Common Conception #8:
Time released nutrients are better absorbed. The body absorbs nutrients in a very efficient manner called digestion. There’s no need for time released nutrients. Along

the same lines, constipation is a subject often addressed in those ancient health manuals yet almost never mentioned in contemporary bodybuilding magazines. No wonder – it isn’t exactly a compelling topic. What’s interesting to me is that the absorption of nutrients is such a hot topic but the proper elimination of waste may very well be the most important aspect in getting a constant flow of fresh nutrients to your muscles. Also, the longer you’re “backed up”, the more toxins are released into the bloodstream.

Common Conception #9:
Have a high glycemic carb drink immediately following a workout. Part of the reason for aerobic training is to deplete carb calories. Why put them right back? Protein would be a better choice but even this theory is overrated. The bloodstream contains nutrients, even after working out. (unless you’ve been fasting) Food timing isn’t an exact science. The body doesn’t know if your work out is over after you walked on the treadmill or after you walked home from the gym. The fact that your metabolism is elevated following a workout makes it a great time to burn excess calories. Rehydrate with water, not empty calorie sugar drinks.

Common Conception #10:
You don’t need supplements, only food. True, unless you want the biggest advantage that you can have. No doubt about it, many supplements are overpriced, underdosed and downright ineffective. What supplements such as vitamins and antioxidants will do is put the body in its ultimate anabolic state which in turn will lead to maximum muscle growth. They’ll also guard against overtraining and illness by saturating the system with the necessary nutrients for repair and recovery.

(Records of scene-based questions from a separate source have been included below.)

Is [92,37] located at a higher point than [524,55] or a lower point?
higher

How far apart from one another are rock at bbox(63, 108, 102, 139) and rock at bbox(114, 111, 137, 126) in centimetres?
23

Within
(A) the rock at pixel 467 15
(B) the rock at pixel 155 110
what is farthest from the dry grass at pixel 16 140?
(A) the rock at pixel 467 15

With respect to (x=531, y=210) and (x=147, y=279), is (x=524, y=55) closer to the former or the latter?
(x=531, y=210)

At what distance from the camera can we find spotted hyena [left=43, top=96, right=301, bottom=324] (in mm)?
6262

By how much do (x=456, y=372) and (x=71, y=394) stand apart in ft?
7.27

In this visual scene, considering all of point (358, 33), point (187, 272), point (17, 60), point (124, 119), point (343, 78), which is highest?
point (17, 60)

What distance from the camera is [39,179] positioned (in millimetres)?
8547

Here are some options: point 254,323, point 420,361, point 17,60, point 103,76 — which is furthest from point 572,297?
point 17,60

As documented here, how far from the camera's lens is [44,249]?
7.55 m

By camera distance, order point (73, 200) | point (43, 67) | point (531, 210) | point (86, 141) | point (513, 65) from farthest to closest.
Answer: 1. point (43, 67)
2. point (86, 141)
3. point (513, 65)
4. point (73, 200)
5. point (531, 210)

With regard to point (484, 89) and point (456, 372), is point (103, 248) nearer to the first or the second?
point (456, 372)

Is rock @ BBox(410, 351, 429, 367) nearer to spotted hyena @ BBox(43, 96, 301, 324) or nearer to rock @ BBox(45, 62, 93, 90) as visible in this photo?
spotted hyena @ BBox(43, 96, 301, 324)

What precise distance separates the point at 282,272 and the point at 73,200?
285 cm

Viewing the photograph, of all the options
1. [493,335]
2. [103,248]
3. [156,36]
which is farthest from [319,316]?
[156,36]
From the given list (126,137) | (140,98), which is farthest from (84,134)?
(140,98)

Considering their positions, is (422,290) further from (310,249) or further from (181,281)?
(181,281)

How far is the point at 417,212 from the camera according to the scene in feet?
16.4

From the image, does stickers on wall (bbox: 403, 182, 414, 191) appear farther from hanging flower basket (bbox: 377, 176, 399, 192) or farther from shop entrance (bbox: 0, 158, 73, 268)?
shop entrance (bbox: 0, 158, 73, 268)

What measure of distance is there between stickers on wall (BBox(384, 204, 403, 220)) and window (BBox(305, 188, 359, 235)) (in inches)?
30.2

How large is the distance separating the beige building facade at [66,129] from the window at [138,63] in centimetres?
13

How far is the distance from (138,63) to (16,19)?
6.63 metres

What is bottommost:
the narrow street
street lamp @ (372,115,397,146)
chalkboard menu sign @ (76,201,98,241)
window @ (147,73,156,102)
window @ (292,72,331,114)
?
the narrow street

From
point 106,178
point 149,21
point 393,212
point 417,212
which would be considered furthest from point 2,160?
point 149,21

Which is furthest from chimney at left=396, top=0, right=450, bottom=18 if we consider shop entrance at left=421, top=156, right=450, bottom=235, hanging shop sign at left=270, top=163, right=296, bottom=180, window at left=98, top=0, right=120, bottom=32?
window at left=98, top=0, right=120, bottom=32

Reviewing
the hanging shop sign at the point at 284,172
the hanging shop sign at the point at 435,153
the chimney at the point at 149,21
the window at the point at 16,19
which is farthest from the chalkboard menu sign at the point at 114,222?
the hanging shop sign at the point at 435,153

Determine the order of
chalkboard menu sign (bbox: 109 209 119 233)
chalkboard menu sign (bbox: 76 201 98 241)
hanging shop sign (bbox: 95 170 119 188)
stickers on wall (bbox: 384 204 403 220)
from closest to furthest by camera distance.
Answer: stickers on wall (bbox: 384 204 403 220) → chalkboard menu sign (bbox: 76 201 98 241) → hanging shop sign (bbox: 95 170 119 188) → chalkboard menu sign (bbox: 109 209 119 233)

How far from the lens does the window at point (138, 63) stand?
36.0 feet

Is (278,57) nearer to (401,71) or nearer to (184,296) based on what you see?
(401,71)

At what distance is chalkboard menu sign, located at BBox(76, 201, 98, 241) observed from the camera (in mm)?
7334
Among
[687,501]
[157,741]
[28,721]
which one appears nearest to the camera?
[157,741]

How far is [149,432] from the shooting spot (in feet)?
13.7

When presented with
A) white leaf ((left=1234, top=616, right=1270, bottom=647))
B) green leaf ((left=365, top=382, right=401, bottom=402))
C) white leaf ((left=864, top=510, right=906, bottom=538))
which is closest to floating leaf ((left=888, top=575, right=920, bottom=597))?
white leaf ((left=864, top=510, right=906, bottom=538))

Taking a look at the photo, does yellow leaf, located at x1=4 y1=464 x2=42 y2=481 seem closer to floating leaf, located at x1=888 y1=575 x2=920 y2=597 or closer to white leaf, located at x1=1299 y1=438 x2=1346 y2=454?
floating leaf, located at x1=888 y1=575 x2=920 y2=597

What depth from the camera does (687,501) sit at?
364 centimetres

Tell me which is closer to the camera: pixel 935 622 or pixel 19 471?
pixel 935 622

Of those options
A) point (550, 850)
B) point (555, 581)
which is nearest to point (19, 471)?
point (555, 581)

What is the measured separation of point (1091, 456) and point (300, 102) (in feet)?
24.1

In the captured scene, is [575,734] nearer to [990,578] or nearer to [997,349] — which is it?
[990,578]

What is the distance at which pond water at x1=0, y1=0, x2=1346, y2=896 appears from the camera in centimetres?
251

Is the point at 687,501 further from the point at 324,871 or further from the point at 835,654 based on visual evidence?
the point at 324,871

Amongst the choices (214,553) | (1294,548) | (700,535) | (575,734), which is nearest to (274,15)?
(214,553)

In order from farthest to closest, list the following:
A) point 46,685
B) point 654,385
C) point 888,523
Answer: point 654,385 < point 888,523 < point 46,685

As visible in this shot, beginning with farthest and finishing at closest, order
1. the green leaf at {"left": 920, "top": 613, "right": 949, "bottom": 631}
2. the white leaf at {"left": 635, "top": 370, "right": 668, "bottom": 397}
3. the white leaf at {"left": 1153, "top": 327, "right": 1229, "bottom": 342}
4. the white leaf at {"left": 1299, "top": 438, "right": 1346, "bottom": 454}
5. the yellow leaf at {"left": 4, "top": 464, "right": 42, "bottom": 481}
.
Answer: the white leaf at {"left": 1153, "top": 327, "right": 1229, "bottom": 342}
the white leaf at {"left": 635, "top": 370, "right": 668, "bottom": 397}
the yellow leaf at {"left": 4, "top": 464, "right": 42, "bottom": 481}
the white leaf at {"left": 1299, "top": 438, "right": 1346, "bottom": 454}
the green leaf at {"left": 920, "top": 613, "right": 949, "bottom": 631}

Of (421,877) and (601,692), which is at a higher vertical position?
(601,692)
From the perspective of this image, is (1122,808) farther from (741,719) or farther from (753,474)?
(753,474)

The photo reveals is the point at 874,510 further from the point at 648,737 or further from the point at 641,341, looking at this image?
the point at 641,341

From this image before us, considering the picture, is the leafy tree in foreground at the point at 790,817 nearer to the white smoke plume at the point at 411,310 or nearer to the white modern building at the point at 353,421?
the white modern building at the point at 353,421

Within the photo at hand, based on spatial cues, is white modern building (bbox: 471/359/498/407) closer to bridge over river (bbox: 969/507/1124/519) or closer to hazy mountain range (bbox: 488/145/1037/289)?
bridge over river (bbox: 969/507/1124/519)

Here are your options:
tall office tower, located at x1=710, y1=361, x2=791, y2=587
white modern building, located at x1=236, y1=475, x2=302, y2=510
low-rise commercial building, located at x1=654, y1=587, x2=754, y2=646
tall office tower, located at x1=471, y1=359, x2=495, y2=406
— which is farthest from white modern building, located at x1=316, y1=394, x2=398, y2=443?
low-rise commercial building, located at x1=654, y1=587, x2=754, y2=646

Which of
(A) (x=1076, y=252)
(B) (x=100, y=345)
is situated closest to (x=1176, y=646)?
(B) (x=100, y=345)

Nothing here is written in stone. If a particular practice has worked for you, by all means continue it. But if you’ve been wondering why something should be working, and isn’t – or if some ideas never quite clicked for you –it may be time to consider a new path. It isn’t always easy letting go of a belief you’ve followed for some time, but when something isn’t working for you, doesn’t it make more sense to let it go and move on to something that does? Think about it.